▸ **TASK BRIEF**
Arrange the lines of the material below as a numbered list with blank lines omitted. Start at the line containing "What distance is" and continue through the end of the material.

▸ **SUPPLIED RECORDS**
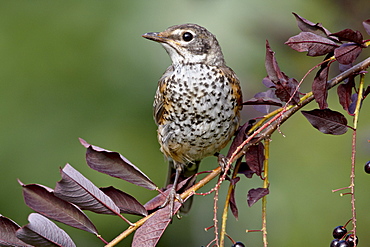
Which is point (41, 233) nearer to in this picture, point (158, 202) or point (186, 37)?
point (158, 202)

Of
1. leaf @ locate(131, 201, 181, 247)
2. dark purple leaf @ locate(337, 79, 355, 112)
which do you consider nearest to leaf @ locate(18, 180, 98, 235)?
leaf @ locate(131, 201, 181, 247)

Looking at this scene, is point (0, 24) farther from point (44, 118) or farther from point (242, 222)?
point (242, 222)

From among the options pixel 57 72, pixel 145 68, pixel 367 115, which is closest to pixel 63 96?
pixel 57 72

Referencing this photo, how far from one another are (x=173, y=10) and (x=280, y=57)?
754 millimetres

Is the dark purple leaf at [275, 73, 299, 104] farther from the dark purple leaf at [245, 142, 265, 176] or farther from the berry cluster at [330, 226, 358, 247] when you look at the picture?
the berry cluster at [330, 226, 358, 247]

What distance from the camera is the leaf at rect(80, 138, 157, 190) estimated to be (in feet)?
5.13

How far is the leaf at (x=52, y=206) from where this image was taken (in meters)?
1.49

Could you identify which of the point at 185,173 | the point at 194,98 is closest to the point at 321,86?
the point at 194,98

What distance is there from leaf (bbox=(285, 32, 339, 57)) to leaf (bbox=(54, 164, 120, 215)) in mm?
600

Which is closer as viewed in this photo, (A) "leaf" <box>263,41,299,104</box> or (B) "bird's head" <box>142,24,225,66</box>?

▸ **THE RESULT**
1. What distance is there from leaf (bbox=(285, 32, 339, 57)) to leaf (bbox=(54, 164, 120, 215)) in mm?
2. 600
3. Which is closer as viewed in this photo, (A) "leaf" <box>263,41,299,104</box> or (B) "bird's head" <box>142,24,225,66</box>?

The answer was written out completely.